François Chollet, an AI expert at Google DeepMind, pointed this out recently. Back when summer began, online search interest in Minecraft jumped, while ChatGPT interest declined. Now school is back, the trends have reversed.

This may not be too worrying for OpenAI. Students return to school in the fall and log back on to have ChatGPT write their essays and generally do thinking for them. Usage recovers, and the generative-AI rocket ship resumes its upward trajectory to infinity and beyond.

The other interpretation

However, if usage is only recovering because students are back, that may be a bad sign because it suggests there’s a limited range of use cases for ChatGPT and other AI-powered chatbots.

Mark Shmulik, a top internet analyst at Bernstein, made this point at the start of the summer, when usage fell.

“If it’s school kids, that’s a real yellow-red flag on the size of the prize,” he told me back in July. “This idea that if the ChatGPT drop-off is due to students on summer break, that implies a narrower audience and fewer use cases.”
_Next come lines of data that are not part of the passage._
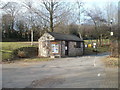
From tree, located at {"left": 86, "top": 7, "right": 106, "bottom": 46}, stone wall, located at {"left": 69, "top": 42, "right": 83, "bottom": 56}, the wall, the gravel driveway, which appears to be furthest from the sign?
tree, located at {"left": 86, "top": 7, "right": 106, "bottom": 46}

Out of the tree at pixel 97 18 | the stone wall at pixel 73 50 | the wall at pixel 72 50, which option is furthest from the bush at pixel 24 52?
the tree at pixel 97 18

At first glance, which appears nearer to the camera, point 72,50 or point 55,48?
point 55,48

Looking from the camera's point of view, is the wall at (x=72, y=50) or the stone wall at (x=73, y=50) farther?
the stone wall at (x=73, y=50)

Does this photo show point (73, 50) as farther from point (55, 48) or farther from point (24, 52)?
point (24, 52)

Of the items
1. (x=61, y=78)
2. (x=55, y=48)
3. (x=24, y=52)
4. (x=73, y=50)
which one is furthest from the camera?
(x=73, y=50)

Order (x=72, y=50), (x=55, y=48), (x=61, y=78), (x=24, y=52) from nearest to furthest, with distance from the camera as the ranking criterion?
(x=61, y=78), (x=24, y=52), (x=55, y=48), (x=72, y=50)

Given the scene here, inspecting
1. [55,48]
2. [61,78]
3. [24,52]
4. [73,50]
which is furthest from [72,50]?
[61,78]

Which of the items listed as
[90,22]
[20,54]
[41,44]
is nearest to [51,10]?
[41,44]

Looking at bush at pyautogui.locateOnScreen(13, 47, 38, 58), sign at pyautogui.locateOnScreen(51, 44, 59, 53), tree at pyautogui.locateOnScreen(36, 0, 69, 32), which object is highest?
tree at pyautogui.locateOnScreen(36, 0, 69, 32)

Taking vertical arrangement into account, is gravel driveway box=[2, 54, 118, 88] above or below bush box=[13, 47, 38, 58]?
below

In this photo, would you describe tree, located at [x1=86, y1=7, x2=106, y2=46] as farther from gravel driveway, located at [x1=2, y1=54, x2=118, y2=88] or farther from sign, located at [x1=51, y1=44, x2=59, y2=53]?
gravel driveway, located at [x1=2, y1=54, x2=118, y2=88]

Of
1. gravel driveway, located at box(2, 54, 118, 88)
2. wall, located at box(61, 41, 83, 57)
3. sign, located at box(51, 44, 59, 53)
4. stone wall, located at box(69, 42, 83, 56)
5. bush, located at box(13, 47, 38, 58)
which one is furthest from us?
stone wall, located at box(69, 42, 83, 56)

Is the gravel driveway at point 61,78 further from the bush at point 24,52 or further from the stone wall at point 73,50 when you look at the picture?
the stone wall at point 73,50

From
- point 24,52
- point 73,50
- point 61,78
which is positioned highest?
point 73,50
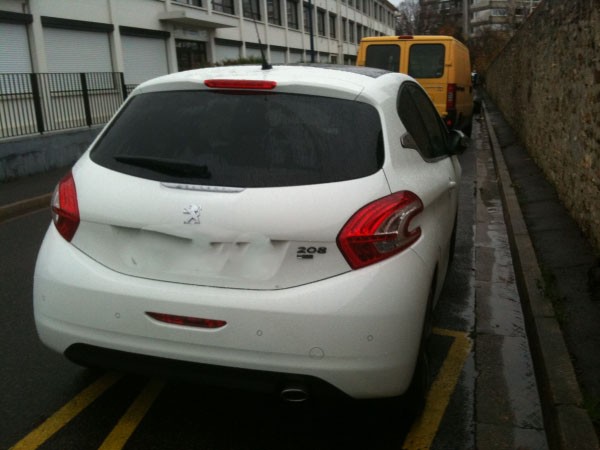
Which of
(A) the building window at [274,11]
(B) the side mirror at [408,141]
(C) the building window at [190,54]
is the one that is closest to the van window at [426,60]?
(B) the side mirror at [408,141]

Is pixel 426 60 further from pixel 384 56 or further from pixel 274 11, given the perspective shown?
pixel 274 11

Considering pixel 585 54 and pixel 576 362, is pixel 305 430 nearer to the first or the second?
pixel 576 362

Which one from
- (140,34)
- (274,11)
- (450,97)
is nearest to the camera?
(450,97)

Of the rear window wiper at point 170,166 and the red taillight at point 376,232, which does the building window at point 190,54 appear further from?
the red taillight at point 376,232

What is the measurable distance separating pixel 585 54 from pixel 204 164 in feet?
16.3

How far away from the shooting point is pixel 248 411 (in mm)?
3088

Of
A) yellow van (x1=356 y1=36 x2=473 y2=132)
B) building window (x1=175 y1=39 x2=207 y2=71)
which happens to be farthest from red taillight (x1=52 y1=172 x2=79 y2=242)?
building window (x1=175 y1=39 x2=207 y2=71)

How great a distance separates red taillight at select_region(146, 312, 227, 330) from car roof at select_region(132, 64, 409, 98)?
3.65 ft

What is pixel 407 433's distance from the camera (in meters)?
2.92

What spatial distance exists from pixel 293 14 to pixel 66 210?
140 ft

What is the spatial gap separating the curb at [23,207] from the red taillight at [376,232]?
6.79 metres

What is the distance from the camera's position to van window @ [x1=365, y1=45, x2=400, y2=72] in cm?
1421

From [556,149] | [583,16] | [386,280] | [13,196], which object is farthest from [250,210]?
[13,196]

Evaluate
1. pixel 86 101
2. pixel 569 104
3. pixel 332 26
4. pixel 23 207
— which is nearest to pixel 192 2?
pixel 86 101
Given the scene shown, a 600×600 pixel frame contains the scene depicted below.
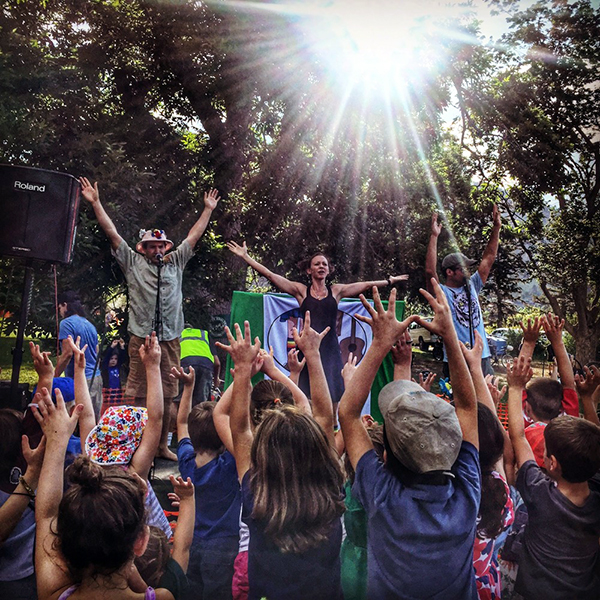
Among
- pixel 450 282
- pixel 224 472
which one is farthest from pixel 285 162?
pixel 224 472

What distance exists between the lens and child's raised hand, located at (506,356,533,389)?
2.35 metres

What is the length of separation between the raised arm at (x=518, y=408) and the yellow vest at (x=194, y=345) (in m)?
3.40

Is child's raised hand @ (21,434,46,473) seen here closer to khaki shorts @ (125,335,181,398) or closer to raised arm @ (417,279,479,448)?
raised arm @ (417,279,479,448)

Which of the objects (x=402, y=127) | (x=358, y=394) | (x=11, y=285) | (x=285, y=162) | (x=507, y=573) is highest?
(x=402, y=127)

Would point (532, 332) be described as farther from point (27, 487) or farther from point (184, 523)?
point (27, 487)

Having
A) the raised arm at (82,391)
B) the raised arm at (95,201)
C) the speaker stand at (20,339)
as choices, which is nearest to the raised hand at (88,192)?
the raised arm at (95,201)

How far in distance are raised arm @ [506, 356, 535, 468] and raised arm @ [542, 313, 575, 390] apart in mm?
285

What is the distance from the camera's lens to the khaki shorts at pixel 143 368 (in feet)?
14.2

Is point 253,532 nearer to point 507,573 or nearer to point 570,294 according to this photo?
point 507,573

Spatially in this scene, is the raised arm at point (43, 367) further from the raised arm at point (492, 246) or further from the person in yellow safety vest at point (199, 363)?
the raised arm at point (492, 246)

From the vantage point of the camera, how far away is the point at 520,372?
7.73 ft

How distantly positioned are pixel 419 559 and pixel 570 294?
559 cm

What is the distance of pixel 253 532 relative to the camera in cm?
167

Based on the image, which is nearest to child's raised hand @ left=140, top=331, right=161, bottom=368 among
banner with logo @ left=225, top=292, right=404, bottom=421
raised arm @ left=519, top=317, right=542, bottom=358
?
raised arm @ left=519, top=317, right=542, bottom=358
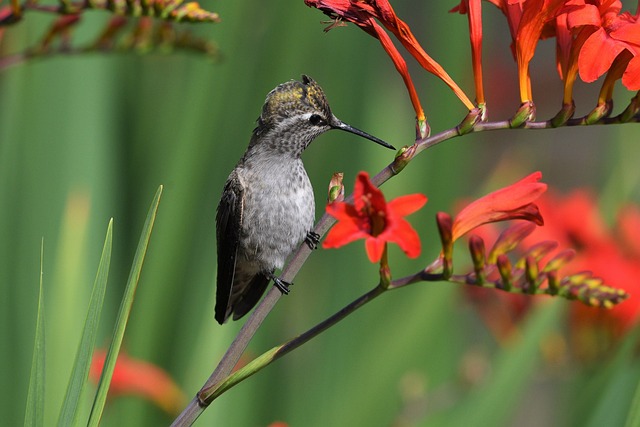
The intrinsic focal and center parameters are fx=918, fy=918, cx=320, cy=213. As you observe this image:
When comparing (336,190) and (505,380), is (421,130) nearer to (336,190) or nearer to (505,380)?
(336,190)

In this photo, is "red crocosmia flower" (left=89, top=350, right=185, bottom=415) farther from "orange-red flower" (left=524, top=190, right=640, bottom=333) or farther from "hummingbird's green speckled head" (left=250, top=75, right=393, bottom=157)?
"orange-red flower" (left=524, top=190, right=640, bottom=333)

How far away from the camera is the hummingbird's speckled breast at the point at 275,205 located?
1.03m

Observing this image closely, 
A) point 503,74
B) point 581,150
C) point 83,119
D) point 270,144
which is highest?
point 83,119

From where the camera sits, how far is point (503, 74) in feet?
10.4

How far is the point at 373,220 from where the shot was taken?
658 millimetres

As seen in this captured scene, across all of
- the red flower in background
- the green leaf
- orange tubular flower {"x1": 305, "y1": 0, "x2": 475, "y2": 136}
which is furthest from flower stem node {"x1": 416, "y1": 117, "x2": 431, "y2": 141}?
the red flower in background

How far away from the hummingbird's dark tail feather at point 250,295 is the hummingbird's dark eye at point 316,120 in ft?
1.10

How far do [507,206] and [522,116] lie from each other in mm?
73

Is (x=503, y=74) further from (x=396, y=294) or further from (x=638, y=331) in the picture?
(x=638, y=331)

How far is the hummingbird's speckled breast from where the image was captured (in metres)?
1.03

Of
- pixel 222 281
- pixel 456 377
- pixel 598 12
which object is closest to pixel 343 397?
pixel 456 377

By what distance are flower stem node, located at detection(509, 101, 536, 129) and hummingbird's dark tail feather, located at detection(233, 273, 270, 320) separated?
51 centimetres

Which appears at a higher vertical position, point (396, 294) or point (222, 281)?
point (222, 281)

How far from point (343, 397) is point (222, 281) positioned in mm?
708
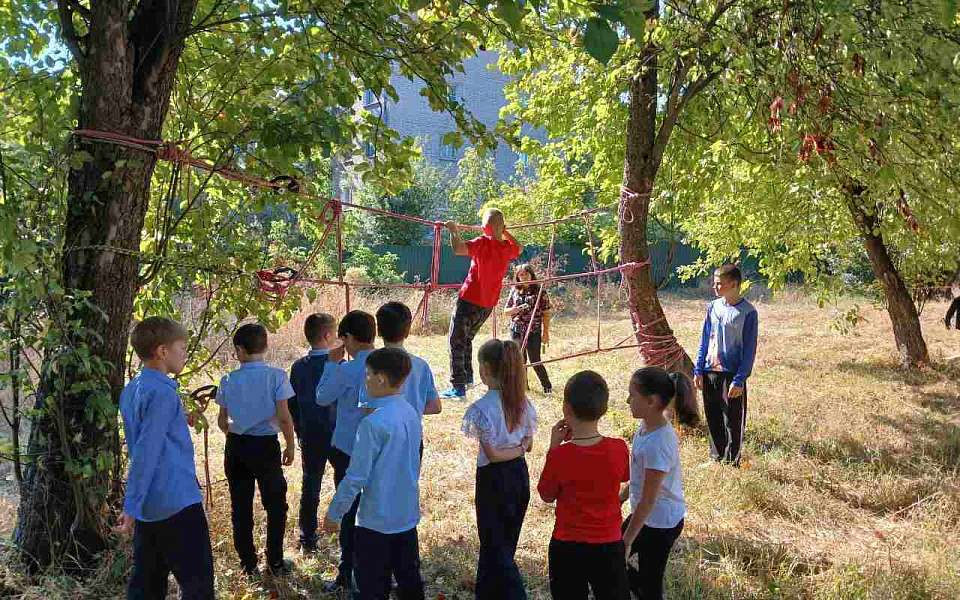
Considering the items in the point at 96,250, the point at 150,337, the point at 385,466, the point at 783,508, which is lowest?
the point at 783,508

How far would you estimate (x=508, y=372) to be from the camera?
3.12 m

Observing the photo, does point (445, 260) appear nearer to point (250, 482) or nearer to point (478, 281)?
point (478, 281)

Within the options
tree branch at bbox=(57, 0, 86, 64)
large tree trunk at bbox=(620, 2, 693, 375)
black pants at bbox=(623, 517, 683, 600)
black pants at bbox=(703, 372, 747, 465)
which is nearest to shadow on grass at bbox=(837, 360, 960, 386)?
large tree trunk at bbox=(620, 2, 693, 375)

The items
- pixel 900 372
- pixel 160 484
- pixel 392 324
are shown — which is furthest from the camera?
pixel 900 372

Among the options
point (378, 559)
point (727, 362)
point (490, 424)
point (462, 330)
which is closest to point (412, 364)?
point (490, 424)

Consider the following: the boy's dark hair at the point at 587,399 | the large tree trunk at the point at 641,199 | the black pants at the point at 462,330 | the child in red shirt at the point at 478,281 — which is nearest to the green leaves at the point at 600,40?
the boy's dark hair at the point at 587,399

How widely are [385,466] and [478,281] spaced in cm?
292

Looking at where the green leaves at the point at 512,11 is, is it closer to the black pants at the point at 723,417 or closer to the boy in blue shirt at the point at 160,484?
the boy in blue shirt at the point at 160,484

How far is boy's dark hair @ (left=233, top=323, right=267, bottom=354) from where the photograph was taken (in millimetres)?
3537

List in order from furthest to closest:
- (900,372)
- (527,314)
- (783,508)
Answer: (900,372)
(527,314)
(783,508)

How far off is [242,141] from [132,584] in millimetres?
2262

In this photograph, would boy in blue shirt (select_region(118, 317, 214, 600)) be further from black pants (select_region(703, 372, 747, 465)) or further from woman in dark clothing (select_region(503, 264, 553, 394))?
woman in dark clothing (select_region(503, 264, 553, 394))

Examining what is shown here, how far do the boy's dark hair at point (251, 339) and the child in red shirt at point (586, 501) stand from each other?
1.47m

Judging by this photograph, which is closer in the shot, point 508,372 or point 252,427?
point 508,372
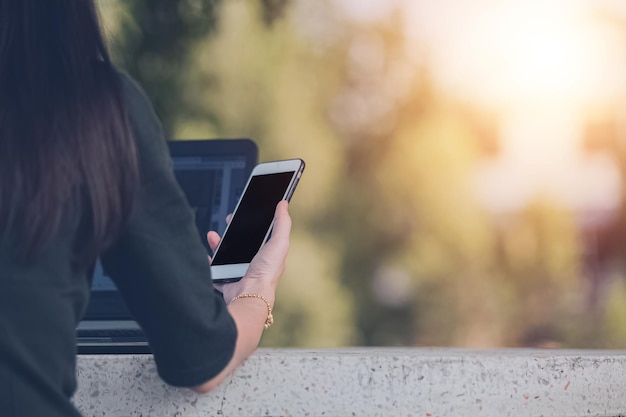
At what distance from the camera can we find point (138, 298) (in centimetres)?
75

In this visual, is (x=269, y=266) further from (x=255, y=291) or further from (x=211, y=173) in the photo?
(x=211, y=173)

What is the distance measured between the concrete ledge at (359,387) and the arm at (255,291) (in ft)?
0.13

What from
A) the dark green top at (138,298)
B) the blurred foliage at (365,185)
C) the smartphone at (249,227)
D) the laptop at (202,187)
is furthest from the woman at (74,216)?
the blurred foliage at (365,185)

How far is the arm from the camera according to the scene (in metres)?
0.82

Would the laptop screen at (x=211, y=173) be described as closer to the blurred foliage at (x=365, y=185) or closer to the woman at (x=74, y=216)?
the woman at (x=74, y=216)

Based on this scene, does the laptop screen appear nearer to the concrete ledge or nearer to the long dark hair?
the concrete ledge

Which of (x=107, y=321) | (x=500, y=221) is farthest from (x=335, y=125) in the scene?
(x=107, y=321)

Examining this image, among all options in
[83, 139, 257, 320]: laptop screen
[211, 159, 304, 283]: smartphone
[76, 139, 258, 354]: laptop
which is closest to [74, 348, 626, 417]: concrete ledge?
[211, 159, 304, 283]: smartphone

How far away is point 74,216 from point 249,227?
364mm

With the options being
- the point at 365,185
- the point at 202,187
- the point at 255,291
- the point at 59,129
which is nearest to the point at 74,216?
the point at 59,129

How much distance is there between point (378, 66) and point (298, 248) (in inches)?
55.6

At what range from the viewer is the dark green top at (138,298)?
68cm

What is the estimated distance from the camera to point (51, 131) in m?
0.71

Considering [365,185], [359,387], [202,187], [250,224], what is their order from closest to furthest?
[359,387], [250,224], [202,187], [365,185]
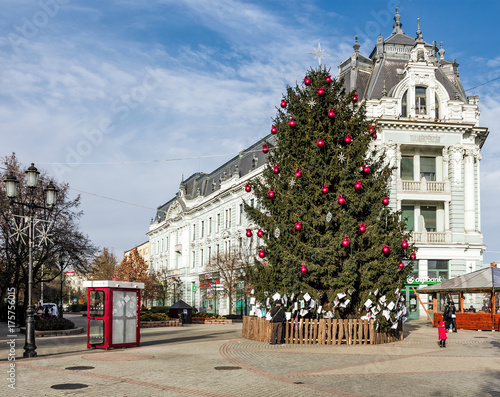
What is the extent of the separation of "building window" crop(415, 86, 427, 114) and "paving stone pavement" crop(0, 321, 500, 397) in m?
25.2

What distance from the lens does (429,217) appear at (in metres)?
41.6

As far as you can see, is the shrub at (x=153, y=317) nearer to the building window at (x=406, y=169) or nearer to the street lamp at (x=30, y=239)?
the street lamp at (x=30, y=239)

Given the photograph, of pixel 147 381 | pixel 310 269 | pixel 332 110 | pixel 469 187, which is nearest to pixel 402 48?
pixel 469 187

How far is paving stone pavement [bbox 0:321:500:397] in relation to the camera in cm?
1045

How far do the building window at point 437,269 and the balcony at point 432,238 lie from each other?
1374mm

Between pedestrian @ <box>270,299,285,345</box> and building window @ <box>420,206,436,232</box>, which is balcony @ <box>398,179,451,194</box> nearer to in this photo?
building window @ <box>420,206,436,232</box>

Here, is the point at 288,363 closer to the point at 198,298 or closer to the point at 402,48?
the point at 402,48

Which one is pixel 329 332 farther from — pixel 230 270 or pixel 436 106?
pixel 230 270

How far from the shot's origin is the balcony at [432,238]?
1572 inches

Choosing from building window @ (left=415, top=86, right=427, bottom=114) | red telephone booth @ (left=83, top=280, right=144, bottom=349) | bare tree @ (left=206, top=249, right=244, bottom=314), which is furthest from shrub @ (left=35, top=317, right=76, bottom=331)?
building window @ (left=415, top=86, right=427, bottom=114)

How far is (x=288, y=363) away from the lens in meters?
14.2

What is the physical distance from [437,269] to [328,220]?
74.5 ft

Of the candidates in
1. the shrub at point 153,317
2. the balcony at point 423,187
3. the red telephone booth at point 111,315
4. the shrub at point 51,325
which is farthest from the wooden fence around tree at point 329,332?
the balcony at point 423,187

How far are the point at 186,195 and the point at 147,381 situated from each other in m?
59.9
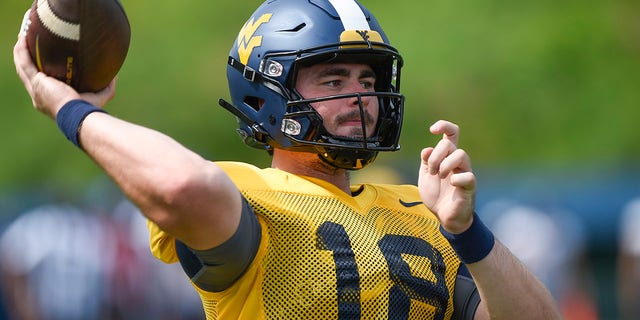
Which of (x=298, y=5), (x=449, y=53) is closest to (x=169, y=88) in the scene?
(x=449, y=53)

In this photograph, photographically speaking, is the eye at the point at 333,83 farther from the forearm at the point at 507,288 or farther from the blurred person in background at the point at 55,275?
the blurred person in background at the point at 55,275

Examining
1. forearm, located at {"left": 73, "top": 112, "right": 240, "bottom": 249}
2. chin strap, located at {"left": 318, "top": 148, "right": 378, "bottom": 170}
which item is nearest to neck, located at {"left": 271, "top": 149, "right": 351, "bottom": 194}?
chin strap, located at {"left": 318, "top": 148, "right": 378, "bottom": 170}

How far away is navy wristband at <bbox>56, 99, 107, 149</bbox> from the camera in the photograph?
10.2ft

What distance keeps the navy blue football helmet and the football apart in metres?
0.66

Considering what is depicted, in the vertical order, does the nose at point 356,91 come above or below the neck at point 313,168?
above

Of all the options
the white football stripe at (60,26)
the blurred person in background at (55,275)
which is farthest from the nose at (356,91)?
the blurred person in background at (55,275)

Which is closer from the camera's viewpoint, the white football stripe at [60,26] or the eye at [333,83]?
the white football stripe at [60,26]

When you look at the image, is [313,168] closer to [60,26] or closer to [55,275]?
[60,26]

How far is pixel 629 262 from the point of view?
9.12 meters

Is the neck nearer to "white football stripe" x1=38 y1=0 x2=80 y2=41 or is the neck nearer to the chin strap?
the chin strap

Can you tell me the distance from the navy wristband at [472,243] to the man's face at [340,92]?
21.0 inches

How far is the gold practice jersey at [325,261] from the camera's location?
3418 mm

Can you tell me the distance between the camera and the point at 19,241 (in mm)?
10133

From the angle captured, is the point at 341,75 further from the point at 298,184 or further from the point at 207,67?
the point at 207,67
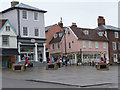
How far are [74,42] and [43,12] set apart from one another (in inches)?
463

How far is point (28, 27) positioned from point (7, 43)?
538 centimetres

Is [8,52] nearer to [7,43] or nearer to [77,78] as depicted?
[7,43]

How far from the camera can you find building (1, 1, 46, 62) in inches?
1668

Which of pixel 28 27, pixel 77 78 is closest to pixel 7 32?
pixel 28 27

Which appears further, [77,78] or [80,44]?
[80,44]

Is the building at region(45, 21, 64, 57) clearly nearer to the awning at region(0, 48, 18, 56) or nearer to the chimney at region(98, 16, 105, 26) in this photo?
the chimney at region(98, 16, 105, 26)

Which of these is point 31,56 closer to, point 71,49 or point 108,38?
point 71,49

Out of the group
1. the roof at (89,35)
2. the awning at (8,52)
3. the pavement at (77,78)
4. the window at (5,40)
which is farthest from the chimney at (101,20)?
the pavement at (77,78)

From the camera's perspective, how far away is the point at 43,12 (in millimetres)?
46062

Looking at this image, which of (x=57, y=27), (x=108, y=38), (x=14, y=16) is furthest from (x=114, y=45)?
(x=14, y=16)

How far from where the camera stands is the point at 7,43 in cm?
4019

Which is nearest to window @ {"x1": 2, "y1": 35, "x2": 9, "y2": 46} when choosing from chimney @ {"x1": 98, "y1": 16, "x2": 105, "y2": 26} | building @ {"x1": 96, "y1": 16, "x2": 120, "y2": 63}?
building @ {"x1": 96, "y1": 16, "x2": 120, "y2": 63}

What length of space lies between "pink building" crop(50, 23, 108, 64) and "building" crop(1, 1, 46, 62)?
10.5 meters

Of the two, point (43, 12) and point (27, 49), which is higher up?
point (43, 12)
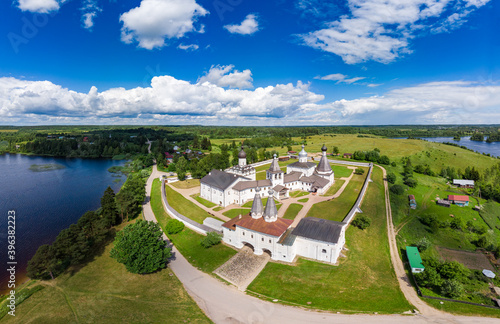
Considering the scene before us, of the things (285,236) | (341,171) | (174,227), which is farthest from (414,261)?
(341,171)

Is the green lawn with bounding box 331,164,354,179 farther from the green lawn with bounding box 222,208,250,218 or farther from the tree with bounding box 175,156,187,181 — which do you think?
the tree with bounding box 175,156,187,181

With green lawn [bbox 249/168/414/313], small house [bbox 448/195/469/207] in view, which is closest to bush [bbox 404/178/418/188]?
small house [bbox 448/195/469/207]

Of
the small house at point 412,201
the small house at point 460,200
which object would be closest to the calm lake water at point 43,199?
the small house at point 412,201

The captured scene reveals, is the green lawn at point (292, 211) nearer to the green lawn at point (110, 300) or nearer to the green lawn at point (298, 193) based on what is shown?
the green lawn at point (298, 193)

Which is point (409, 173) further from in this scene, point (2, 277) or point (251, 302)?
point (2, 277)

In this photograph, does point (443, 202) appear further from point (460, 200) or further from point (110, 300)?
point (110, 300)

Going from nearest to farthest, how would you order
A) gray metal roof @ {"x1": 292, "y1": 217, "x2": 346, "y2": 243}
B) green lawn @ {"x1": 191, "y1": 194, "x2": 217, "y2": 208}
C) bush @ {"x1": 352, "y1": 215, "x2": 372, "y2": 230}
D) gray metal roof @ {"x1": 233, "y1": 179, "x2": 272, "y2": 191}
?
gray metal roof @ {"x1": 292, "y1": 217, "x2": 346, "y2": 243} < bush @ {"x1": 352, "y1": 215, "x2": 372, "y2": 230} < gray metal roof @ {"x1": 233, "y1": 179, "x2": 272, "y2": 191} < green lawn @ {"x1": 191, "y1": 194, "x2": 217, "y2": 208}
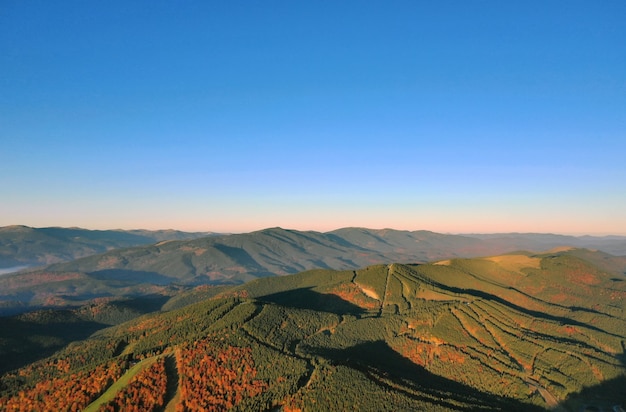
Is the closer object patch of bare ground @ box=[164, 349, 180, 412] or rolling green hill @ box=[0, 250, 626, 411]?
patch of bare ground @ box=[164, 349, 180, 412]

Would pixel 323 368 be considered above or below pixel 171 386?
above

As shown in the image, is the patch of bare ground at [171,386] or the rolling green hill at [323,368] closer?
the patch of bare ground at [171,386]

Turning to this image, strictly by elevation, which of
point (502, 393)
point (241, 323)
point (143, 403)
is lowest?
point (502, 393)

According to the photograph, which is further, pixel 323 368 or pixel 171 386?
pixel 323 368

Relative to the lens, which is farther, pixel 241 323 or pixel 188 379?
pixel 241 323

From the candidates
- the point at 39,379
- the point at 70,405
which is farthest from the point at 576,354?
the point at 39,379

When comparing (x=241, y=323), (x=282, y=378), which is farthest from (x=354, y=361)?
(x=241, y=323)

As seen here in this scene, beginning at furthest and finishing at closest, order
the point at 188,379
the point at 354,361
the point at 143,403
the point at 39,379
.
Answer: the point at 39,379 → the point at 354,361 → the point at 188,379 → the point at 143,403

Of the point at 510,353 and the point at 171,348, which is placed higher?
the point at 171,348

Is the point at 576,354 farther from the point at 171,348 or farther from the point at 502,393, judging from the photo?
the point at 171,348

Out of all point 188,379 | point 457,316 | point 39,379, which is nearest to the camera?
point 188,379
In other words, if a big part of ChatGPT growth is driven by cheating students, this means the technology, or at least the chatbot format, may not be the dominant computing platform of the future.

Shakespeare = AI

I asked OpenAI, the creator of ChatGPT, about all this on Tuesday. The company didn’t respond immediately.

OpenAI did release this guide for teachers at the end of August, which suggests ways to use ChatGPT in the classroom, including prompts and lesson plans.

It also published this FAQ for teachers, which includes some worrying answers.

The first, and most important, question is whether OpenAI can help teachers spot if homework has been done by ChatGPT or another AI model, rather than students.

“In short, no,” the company wrote. “While some (including OpenAI) have released tools that purport to detect AI-generated content, none of these have proven to reliably distinguish between AI-generated and human-generated content.”

In fact, these tools sometimes suggest that human-written content was generated by AI, including Shakespeare and The Declaration of Independence.

Good luck with the new school year teachers!